17 November 2011

Gardening in Dry Shade - Graham Rice has recommendations

If there is a tree, shrub row or a building on your property, you have dry shade.  Shade by a fence, overhanging roof or wall often has enough light several hours a day to make many plants grow. The shade under a tree can last all day and the tree’s roots can steal all the water, making it even more difficult for flowerbeds to thrive.

Fall and winter are a good time to take on these areas. The drought seems to be behind us for the time being and it is easier to work outside in cooler temperatures. Perennial plants (those that live more than one year) can successfully be planted until the ground is frozen.

If you are adding trees to an existing landscape, choose the ones that allow sun to filter down to the ground. Trees that produce dense shade include maple, beech and magnolia. Trees that allow sun to penetrate to the soil include paperbark maple, dogwood, birch, white beam and ginkgo.

Some of the best shade trees to plant if you want lawn and plants to grow below are: Paperbark maple, paper mulberry, Kentucky coffee tree, Gondenrain tree, black locust, Japanese pagoda and Himalayan whitebeam.

It is relatively easy to increase the sunlight to plants under trees by removing the lowest limbs and pruning out some branches. Thin out scrawny trees that add nothing to the appearance of your yard.

To increase the amount of moisture for plants under trees, you can replenish and improve the soil, put in drip irrigation or mulch the entire area to hold the moisture longer.

Once the soil and the growing conditions are improved it is time to select suitable plants for those shady spots.

Graham Rice, author of “Planting the Dry Shade Garden: The Best Plants for the Toughest Spot in Your Garden” says that these plants should be ones that:

1)      Lose less moisture through their leaves than most

2)      Have roots, rhizomes, tubers, or stems that store water.

Plants that can thrive in low light

1)      Are evergreen and can take advantage of light in any season

2)      Come out early in the season so they collect light before the leaves emerge on the trees

3)      Naturally thrive in low light

At this time of year, tucking bulbs under trees is a natural. Early blooming bulbs will flower before the trees have leaves. The ones to plant include: Snowdrops, winter aconites, glory-of-the-snow, miniature daffodils, wood anemones and squills. We put 300 little grape hyacinth and crocus bulbs under four trees this fall.

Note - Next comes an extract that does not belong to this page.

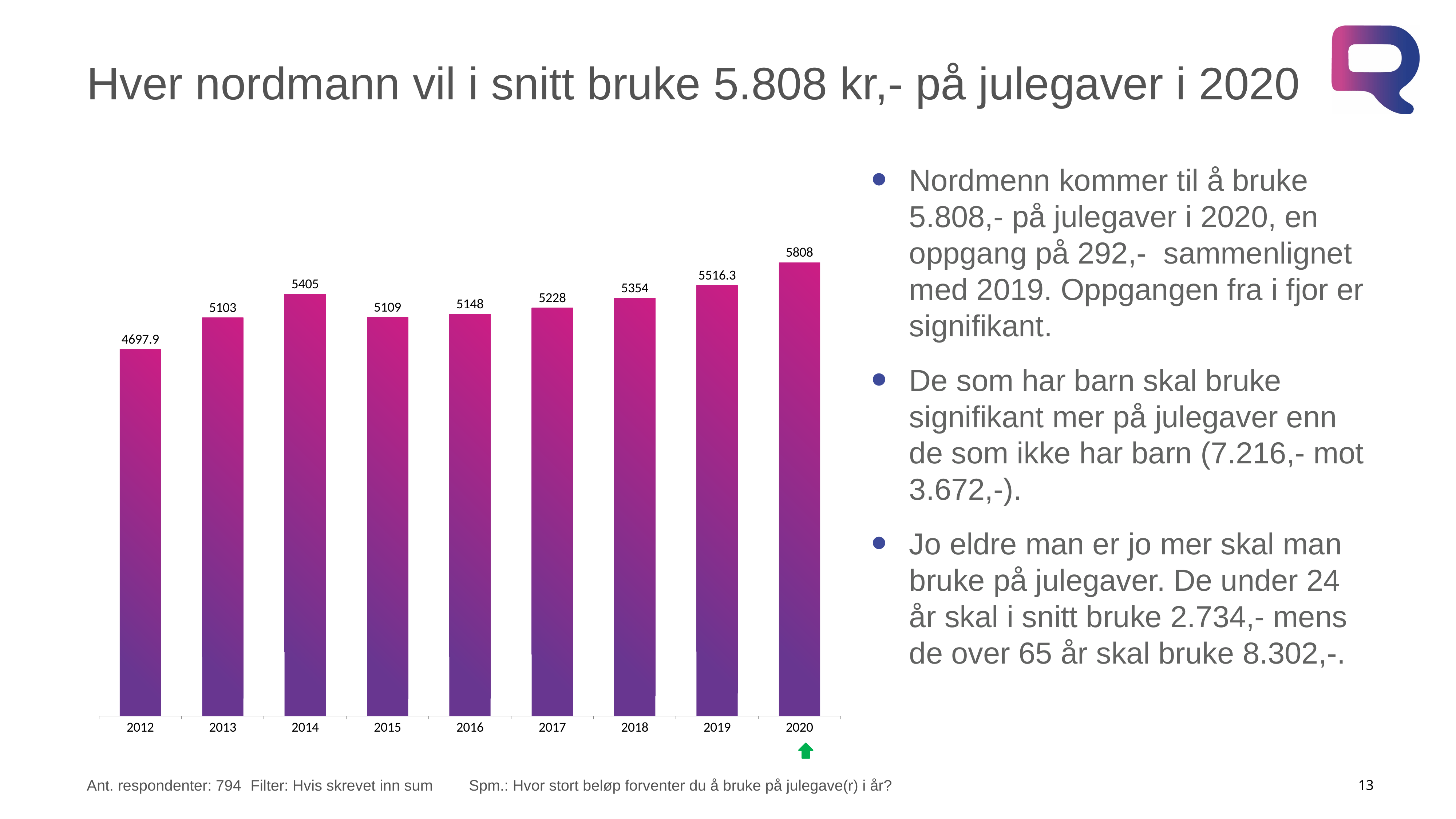
Which year has the lowest value? 2012 What is the value for 2012? 4697.9 What is the value for 2019? 5516.3 How many years are shown on the x axis? 9 What is the difference between the values for 2020 and 2019? 291.7 Which is larger, the value for 2014 or the value for 2015? 2014 What is the difference between the values for 2014 and 2013? 302 What is the value for 2016? 5148 Do the values generally rise or fall from 2015 to 2020? rise What kind of chart is shown on the slide? bar chart Which year has the highest value? 2020 Which is larger, the value for 2017 or the value for 2018? 2018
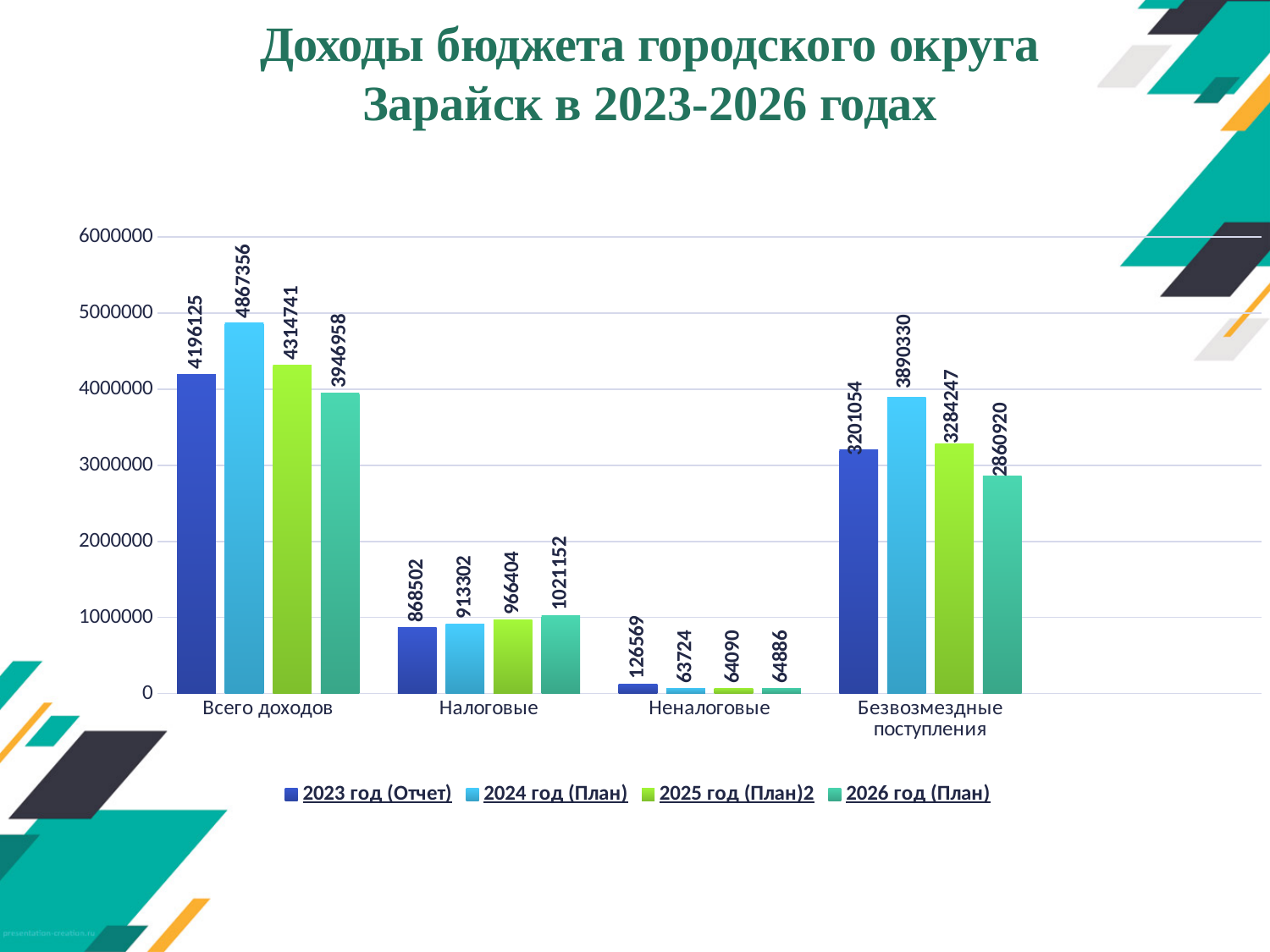
What is the value for Всего доходов in the 2024 год (План) series? 4867356 What is the value for Безвозмездные поступления in the 2025 год (План)2 series? 3284247 What type of chart is shown on the slide? bar chart What is the value for Неналоговые in the 2023 год (Отчет) series? 126569 Do the values for Налоговые rise or fall from 2023 год (Отчет) to 2026 год (План)? rise How many series does the legend list? 4 For Всего доходов, which series has the highest value? 2024 год (План) Which is larger for Безвозмездные поступления: the 2023 год (Отчет) value or the 2026 год (План) value? 2023 год (Отчет) What is the difference between the 2024 год (План) and 2023 год (Отчет) values for Всего доходов? 671231 How many categories are shown on the x axis? 4 In the 2024 год (План) series, which category has the lowest value? Неналоговые What is the value for Налоговые in the 2026 год (План) series? 1021152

In order to create a nice appearance, you can plant perennial ground covers in dry shade.

Epimedium rubrum Rainy Side Gardens
Epimedium is a popular, flowering; perennial that grows well under shrubs and trees. It grows about one-foot tall and has no trouble competing for moisture.   The dry-shade tolerant varieties are: Epimedium perralchicum, Epimedium pinnatum colchicum, Epimedium perralderianum, Epimedium versicolor, and Epimedium warleyense.

Digging Dog Nursery
Hardy Geranium is another good choice. They grow about one-foot tall and form thick, woody-stemmed clumps that flower. The varieties that will work best include: Geranium cantabrigiense, Geranium endressii, Geranium macrorrhizum, Geranium nodosum, Geranium oxonianum, Geranium phaeum and Geranium versicolor.

Another option is evergreen Sweetbox. The low growing varieties for under shade trees are: Sarcococca hookeriana humilis (18-inches) and Sarcococca ruscifolia Dragon’s Gate (2-feet tall).
Euphorbia amygdaloides robbiae
Universally recommended Mrs. Robb’s Spurge (Euphorbia amygdaloides robbiae) is an evergreen perennial with chartreuse flowers.

“Planting the Dry Shade Garden” by Graham Rice, published 2011 by Timber Press, www.timberpress.com and 800-327-5680. $25 list price and $17 online.

The photographs in this 190-page soft-cover are worth the purchase price. They will inspire you to use the cool of fall and winter to rehabilitate your shady garden spots.